We note however that it is possible for miners to delegate validation and transaction selection of any subset of the blockchains that they provide work for... However such delegation comes at the cost of centralising validation and transaction selection for the blockchain, even if the work generation itself remains distributed. Miners might also choose instead to not provide work for blockchains that they are still in the process of validating, thus voluntarily giving up some compensation in 360 exchange for increased validation decentralisation.

So if you’re running a unique biz with kind of your own side chain, then you might have to secure your own chain and be willing to pay for it (one should probably note that there might be other side-chains offering kind of the same thing and that those mining on that side-chain could possible attack weaker once (say “Cola Cola” company attacks “Peipls” to get some kind of biz advantage).

Well, no matter how one twist it - for sure PoW is troublesome and the guys at blockstreams knows about this. One way to protect against centralization would be to create some kind of cryptographic protection so that mining machines on a remote island that is been rented by some dude in some other country paying for some cloud mining stuff kind of actually is able to control what the actual physical mining machine is doing for kind of work. This I think is very much the beginning of the end and it will turn out to be a “trust based” thing where you have to trust that the protection is not overridden, backdoors, closed mining facility that can be compromised physically.

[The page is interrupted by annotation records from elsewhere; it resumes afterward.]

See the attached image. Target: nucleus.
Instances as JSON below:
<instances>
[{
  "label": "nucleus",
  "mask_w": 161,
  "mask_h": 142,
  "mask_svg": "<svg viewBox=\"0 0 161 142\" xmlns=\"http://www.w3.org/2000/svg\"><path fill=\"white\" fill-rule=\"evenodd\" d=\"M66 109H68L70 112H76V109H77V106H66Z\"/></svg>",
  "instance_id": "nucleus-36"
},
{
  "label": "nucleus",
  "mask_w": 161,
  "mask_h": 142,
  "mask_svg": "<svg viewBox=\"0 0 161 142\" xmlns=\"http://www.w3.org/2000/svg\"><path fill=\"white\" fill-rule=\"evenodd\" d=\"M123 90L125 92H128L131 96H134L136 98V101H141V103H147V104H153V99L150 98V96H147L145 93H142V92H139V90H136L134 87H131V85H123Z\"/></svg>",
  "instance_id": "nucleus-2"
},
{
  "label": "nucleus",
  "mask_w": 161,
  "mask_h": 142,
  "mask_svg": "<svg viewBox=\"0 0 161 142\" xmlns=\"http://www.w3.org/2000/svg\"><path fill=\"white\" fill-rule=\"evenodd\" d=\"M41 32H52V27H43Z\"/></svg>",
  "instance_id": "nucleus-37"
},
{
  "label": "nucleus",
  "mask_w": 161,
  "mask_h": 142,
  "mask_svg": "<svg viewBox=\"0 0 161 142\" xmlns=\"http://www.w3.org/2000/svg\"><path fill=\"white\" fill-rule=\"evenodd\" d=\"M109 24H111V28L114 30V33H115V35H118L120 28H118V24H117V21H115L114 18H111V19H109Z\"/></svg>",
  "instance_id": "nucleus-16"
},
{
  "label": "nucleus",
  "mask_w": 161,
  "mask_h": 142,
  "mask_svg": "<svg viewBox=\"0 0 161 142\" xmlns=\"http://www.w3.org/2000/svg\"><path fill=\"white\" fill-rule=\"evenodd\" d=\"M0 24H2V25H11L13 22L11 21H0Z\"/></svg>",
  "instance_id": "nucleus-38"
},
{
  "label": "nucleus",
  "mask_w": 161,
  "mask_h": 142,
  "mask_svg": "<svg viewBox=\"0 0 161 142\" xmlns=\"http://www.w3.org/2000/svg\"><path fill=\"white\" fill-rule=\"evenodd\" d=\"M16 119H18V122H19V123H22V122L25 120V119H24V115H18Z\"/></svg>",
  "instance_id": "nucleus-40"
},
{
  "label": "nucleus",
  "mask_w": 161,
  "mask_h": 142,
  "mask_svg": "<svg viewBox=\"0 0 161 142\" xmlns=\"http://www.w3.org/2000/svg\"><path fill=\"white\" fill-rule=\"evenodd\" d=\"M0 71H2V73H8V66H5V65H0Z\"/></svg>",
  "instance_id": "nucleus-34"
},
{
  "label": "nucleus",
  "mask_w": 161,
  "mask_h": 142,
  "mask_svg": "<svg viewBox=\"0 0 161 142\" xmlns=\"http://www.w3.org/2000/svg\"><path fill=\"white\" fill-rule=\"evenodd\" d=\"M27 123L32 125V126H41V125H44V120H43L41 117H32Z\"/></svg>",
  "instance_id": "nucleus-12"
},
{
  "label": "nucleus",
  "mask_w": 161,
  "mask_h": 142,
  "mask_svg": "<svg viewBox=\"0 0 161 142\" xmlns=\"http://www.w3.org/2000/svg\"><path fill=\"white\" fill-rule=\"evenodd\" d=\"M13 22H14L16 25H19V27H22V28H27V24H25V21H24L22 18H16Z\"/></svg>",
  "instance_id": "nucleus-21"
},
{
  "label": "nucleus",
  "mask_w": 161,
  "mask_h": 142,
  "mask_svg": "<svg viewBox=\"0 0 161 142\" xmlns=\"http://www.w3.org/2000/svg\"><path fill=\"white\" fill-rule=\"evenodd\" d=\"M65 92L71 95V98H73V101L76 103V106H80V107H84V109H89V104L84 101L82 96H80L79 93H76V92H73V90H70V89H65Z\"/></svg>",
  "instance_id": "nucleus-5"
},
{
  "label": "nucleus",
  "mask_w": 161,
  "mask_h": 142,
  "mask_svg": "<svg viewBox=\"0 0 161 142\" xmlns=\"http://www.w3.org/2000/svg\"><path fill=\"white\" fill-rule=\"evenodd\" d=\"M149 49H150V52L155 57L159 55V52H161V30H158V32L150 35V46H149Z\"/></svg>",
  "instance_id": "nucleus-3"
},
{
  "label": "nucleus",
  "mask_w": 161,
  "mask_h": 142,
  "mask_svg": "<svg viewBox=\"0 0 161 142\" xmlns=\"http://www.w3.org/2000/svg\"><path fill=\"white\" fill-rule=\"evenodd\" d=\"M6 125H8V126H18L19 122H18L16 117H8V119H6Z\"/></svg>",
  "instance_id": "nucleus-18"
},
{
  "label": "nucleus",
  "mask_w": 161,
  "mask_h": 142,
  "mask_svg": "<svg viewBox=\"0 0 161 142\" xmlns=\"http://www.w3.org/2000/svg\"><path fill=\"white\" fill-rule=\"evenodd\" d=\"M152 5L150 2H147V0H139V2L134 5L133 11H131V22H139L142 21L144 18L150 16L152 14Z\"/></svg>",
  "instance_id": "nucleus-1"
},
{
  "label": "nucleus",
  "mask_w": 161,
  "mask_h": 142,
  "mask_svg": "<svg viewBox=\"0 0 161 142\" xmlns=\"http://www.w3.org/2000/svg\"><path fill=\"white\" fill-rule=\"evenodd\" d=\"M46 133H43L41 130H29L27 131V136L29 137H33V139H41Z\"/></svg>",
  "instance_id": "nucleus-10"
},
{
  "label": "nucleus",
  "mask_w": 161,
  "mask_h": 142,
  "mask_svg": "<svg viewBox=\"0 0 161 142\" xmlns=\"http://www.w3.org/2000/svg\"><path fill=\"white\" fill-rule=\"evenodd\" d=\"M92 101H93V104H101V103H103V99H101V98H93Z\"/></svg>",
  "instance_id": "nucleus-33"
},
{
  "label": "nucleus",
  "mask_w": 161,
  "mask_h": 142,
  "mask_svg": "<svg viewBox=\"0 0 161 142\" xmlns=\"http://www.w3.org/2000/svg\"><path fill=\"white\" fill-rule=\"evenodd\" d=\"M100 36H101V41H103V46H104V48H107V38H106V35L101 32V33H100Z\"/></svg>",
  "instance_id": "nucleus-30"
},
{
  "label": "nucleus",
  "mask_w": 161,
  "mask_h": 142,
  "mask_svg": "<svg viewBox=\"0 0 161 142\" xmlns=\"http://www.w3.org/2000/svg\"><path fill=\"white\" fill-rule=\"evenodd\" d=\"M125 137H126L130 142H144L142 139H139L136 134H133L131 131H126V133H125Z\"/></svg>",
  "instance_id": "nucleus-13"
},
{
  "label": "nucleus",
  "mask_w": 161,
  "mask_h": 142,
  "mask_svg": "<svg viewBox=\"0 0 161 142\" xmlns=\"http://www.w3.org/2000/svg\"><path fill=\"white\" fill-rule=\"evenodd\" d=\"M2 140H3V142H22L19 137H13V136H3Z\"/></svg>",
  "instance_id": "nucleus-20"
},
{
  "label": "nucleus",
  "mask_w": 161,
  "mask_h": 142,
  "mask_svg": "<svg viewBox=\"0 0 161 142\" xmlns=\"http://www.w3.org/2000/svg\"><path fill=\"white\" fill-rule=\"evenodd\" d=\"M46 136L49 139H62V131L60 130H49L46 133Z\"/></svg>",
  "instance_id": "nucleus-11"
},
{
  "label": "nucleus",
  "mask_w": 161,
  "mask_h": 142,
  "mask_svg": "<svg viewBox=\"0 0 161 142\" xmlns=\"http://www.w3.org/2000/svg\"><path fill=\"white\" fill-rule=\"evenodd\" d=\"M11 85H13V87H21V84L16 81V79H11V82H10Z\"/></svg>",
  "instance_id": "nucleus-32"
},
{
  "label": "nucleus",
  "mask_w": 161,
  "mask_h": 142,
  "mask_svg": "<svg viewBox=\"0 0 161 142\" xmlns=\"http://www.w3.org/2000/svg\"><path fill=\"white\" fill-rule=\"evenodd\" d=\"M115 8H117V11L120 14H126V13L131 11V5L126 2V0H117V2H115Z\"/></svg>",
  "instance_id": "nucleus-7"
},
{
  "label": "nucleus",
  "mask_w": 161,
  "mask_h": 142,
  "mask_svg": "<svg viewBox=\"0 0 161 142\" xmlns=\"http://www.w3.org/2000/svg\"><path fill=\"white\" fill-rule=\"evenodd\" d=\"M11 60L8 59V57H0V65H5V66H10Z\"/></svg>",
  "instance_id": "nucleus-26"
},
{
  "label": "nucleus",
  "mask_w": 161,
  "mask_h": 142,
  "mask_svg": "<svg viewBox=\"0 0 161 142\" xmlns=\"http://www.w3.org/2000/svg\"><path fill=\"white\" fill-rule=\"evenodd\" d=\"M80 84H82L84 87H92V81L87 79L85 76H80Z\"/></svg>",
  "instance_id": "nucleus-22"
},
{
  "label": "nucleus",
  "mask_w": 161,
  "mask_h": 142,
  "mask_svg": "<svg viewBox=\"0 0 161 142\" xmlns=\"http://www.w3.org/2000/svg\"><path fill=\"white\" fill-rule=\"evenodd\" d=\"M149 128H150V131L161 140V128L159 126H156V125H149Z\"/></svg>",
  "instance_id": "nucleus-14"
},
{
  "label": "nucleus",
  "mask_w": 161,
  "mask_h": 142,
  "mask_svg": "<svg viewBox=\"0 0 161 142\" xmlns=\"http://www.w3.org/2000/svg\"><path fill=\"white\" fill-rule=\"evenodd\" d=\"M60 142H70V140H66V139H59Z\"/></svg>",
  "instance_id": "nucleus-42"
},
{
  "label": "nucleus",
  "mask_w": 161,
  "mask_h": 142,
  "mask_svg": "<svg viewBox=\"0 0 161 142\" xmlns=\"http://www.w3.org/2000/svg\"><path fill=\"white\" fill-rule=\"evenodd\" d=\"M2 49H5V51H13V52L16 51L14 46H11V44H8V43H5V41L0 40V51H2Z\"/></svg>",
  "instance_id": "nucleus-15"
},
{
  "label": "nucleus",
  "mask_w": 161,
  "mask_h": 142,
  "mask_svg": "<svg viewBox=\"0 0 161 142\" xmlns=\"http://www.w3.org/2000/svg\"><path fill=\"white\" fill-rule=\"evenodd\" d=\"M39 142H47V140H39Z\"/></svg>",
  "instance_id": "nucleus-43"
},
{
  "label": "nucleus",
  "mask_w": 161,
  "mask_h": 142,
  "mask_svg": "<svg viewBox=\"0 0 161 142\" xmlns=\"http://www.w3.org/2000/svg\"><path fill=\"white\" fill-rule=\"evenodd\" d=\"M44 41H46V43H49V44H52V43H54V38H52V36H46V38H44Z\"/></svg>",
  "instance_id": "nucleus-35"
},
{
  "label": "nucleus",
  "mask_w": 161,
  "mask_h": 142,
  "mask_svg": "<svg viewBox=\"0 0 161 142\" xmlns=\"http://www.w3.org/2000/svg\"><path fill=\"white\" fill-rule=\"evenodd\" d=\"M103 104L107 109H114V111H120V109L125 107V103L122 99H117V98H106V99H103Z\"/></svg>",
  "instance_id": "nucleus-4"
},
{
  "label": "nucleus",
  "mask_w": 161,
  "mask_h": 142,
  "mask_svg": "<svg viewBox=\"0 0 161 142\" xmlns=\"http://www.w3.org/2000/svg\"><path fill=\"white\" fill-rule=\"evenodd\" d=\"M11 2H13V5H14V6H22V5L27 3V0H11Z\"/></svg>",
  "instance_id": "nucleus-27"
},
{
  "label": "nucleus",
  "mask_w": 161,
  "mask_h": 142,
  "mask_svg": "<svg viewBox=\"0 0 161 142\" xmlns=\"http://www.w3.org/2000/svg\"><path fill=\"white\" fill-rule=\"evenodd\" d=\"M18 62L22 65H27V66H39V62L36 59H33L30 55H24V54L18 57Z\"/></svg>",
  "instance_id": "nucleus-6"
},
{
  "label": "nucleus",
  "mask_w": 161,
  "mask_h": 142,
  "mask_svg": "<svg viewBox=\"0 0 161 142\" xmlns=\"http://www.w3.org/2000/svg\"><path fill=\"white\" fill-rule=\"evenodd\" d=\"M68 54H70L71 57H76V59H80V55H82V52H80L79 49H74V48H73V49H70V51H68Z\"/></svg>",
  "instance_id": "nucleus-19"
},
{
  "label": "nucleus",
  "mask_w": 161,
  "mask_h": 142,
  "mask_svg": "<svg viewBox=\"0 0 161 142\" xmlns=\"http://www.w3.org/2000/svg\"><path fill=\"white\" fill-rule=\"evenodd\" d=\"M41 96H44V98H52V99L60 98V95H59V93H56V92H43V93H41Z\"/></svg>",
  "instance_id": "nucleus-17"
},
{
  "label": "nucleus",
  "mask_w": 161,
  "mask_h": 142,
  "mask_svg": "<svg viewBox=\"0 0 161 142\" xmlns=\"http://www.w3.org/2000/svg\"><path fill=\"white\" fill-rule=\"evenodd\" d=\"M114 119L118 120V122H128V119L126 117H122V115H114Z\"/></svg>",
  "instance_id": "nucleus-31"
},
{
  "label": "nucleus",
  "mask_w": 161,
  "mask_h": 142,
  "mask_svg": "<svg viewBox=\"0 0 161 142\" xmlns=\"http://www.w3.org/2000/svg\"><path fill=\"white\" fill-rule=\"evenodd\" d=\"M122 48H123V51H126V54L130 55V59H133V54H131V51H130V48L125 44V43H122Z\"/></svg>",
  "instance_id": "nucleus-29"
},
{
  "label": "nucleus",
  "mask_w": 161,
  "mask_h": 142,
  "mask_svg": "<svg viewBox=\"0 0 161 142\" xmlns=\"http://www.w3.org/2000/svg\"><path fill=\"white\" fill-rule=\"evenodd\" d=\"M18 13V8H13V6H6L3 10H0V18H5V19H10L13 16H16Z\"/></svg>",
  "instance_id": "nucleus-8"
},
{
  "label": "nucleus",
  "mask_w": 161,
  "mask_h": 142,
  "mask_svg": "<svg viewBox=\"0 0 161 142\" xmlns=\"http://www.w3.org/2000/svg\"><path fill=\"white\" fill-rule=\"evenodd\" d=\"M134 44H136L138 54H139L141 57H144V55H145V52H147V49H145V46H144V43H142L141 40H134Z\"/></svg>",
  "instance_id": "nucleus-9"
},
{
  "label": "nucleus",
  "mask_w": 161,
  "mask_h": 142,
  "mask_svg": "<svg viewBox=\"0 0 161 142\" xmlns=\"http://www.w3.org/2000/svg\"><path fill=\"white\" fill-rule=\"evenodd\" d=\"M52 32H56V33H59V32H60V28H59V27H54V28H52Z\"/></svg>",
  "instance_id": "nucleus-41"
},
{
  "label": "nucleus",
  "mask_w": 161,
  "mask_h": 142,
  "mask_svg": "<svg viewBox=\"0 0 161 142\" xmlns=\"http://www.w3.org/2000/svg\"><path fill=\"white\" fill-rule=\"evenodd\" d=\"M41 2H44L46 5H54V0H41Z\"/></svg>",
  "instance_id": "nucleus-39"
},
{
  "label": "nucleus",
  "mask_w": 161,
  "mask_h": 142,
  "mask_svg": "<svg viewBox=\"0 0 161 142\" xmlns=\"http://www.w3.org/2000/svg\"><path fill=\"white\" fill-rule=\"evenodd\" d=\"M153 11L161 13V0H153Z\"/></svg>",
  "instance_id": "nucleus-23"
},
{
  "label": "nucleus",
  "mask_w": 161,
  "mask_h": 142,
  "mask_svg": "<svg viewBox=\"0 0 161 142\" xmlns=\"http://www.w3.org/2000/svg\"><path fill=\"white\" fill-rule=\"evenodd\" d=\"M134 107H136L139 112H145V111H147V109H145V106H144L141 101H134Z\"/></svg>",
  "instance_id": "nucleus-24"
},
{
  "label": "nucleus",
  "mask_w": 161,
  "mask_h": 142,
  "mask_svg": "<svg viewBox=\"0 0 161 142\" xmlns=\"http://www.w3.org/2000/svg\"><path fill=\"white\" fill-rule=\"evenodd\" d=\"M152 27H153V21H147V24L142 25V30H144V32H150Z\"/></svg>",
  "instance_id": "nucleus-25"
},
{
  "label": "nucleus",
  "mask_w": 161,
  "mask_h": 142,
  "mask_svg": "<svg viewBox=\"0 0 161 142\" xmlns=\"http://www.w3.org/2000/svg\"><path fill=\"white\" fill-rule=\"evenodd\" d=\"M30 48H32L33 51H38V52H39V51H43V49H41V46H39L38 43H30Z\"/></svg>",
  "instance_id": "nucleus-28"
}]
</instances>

But how could this be possible without a hardfork? If the reward is issued on the sidechain, it can’t be convertible to BTC, which means it creates the altcoin problem (sidechain’s altcoin reward) that it purports to solve. The reward cannot be issued on the mainchain without a hardfork that modifies the BTC generation schedule.

I don’t see how to secure BTC sidechains without one of these: a BTC hard fork, altruistic security through merge-mining, or alternative tokens.